About the Phase 1/2a Study Design
VBI’s two-part Phase 1/2a study is a multi-center, open-label, dose-escalation study of VBI-1901 in approximately 28 patients with recurrent GBM:

Part A: Dose-escalation phase to define the safety, tolerability, and optimal dose level of VBI-1901 in recurrent GBM patients. This phase is expected to enroll up to 18 patients in three dose cohorts.

Part B: A subsequent extension of the optimal dose level, as defined in the dose escalation phase. This phase is expected to enroll an expanded cohort of approximately 10 additional patients.
VBI-1901 is administered intradermally and is adjuvanted with granulocyte-macrophage colony-stimulating factor (GM-CSF), a potent adjuvant that mobilizes dendritic cell function. Patients in both phases of the study will receive vaccine every four weeks until tumor progression.
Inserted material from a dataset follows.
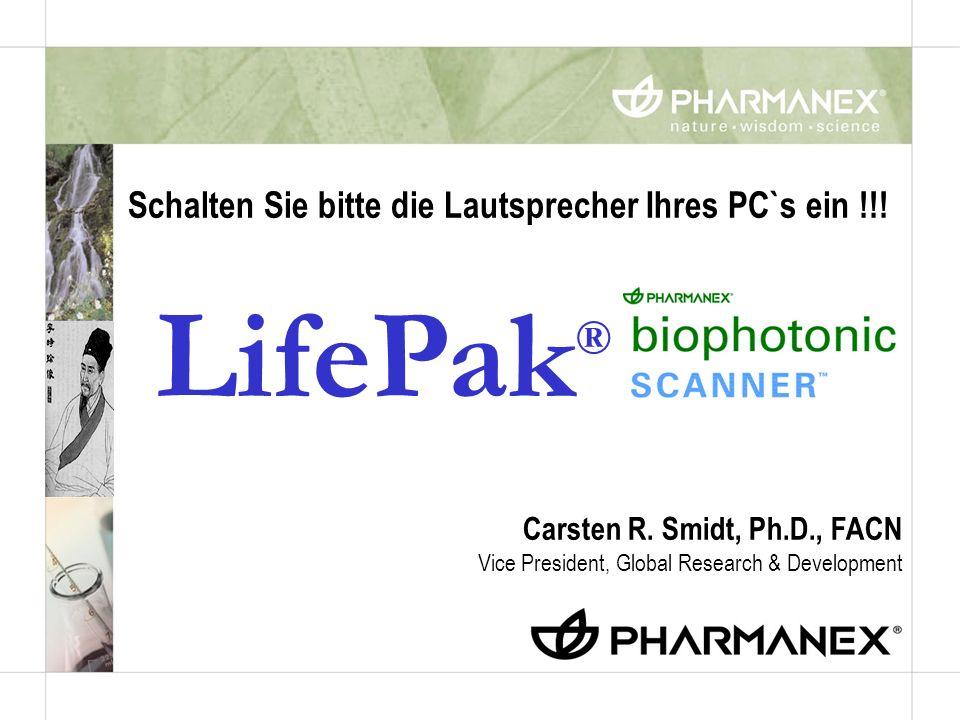 LifePak ® Carsten R. Smidt, Ph.D., FACN Vice President, Global Research & Development Schalten Sie bitte die Lautsprecher Ihres PC`s ein !!!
Additional information, including a detailed description of the study design, eligibility criteria, and investigator sites, is available at ClinicalTrials.gov using identifier NCT03382977.
About VBI-1901 and GBM
VBI-1901 is a novel immunotherapy developed using VBI’s eVLP technology to target two highly immunogenic cytomegalovirus (CMV) antigens, gB and pp65. Scientific literature suggests CMV infection is prevalent in multiple solid tumors, and recent research has demonstrated that an anti-CMV dendritic cell vaccination regimen may extend overall survival in patients with GBM. Additionally, recent preclinical studies confirmed that VBI-1901 may be a potent, "off-the-shelf" therapeutic vaccine.
Glioblastoma is among the most common and aggressive malignant primary brain tumors in humans. In the U.S. alone, 12,000 new cases are diagnosed each year. The current standard of care for treating GBM is surgical resection, followed by radiation and chemotherapy. Even with aggressive treatment, GBM progresses rapidly and is exceptionally lethal, with median patient survival of less than 16 months.